(Passage provided)

--- BEGIN ---

Blog or Newspaper?

When I started this blog, it was not clear to what extent I would use it for my own original writing. But as will have been noticed, there have been quite a few posts with such writing recently (most of them in Swedish).

Blogging certainly cannot replace writing for academic journals, for instance. But I have to say that increasingly, in the case of articles that could be published in a daily newspaper, I have doubts when I consider sending them there, and when people ask why I don’t do so more often.

Newspapers undoubtedly still reach many people – but not as many as they used to. They reach many influential people – but not as many as they used to. They also certainly pay – but not as much as they used to.

Above all, there is the cheap paper, the increasingly vulgar ads, the often no less tasteless photos, the chaotic, arbitrary juxtaposition of different kinds of articles, the many typos and the poor editing. And, with the exception of the paper quality, all of this is even more crude and aggressively vulgar, as it were, in the web editions than in the paper ones.

--- END ---

(Extracted entries)

--- BEGIN ---

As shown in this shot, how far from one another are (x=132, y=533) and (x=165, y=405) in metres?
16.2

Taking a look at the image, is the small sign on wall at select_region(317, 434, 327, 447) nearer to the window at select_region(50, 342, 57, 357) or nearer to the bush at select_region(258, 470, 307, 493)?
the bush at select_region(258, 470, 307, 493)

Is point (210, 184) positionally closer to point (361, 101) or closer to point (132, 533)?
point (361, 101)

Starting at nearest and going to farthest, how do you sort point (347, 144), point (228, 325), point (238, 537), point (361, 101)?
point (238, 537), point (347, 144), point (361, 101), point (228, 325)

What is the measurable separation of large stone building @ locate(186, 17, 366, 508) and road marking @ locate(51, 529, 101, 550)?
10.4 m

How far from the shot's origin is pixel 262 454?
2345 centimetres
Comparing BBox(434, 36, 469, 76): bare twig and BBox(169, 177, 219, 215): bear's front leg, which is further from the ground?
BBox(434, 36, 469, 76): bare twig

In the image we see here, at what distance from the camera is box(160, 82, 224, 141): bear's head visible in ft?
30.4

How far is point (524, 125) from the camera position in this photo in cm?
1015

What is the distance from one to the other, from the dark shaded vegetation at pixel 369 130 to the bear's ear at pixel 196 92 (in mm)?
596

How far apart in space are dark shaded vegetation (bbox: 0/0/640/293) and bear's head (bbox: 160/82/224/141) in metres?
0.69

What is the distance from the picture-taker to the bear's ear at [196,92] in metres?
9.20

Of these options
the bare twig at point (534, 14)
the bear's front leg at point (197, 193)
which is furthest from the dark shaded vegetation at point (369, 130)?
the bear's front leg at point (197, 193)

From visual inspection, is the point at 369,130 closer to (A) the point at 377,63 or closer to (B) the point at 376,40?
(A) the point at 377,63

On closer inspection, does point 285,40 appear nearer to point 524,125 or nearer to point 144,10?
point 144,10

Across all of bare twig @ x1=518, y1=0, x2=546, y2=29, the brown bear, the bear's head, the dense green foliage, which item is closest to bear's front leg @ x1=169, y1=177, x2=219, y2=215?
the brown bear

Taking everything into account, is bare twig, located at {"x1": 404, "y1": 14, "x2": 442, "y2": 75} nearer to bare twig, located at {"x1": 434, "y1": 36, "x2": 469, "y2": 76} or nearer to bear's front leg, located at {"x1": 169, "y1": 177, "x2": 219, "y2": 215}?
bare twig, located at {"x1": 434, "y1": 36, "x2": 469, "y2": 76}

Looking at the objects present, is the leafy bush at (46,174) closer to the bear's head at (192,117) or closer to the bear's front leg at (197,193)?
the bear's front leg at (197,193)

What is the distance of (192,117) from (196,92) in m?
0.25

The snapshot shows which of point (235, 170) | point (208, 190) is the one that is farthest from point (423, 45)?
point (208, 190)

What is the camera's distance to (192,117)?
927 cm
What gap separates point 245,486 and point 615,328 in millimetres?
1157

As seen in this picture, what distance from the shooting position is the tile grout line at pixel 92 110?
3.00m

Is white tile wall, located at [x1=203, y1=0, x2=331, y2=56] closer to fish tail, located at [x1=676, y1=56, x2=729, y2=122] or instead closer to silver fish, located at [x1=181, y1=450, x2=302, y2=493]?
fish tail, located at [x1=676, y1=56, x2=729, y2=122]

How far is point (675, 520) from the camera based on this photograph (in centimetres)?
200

--- END ---

(What is required) Please continue the blog post above on choosing between a blog and a newspaper, picking up right after its final sentence.

(Solved exercise)
The newspapers are simply no longer an attractive reading environment, if I may put it that way.

Indeed, although good writing can of course still be found in them, the declining general linguistic competence and the lowered stylistic standards of today’s editors, journalists, and columnists would make the newspapers relatively uninteresting even if the writing could be more tastefully packaged.

This is all of course a consequence of our continuously deteriorating general humanistic culture and educational system. And it is also a fact that the intellectual and cultural level of even the best among the big newspapers is increasingly such that they are regularly read mainly by the less discerning and comparatively less knowledgeable.

More and more, they come to belong in the same category as radio and television. Their readers are primarily found among people in older generations without higher education. And those with real, traditional higher education (not just technical training) in older generations are the ones who complain the loudest about the lowered standards.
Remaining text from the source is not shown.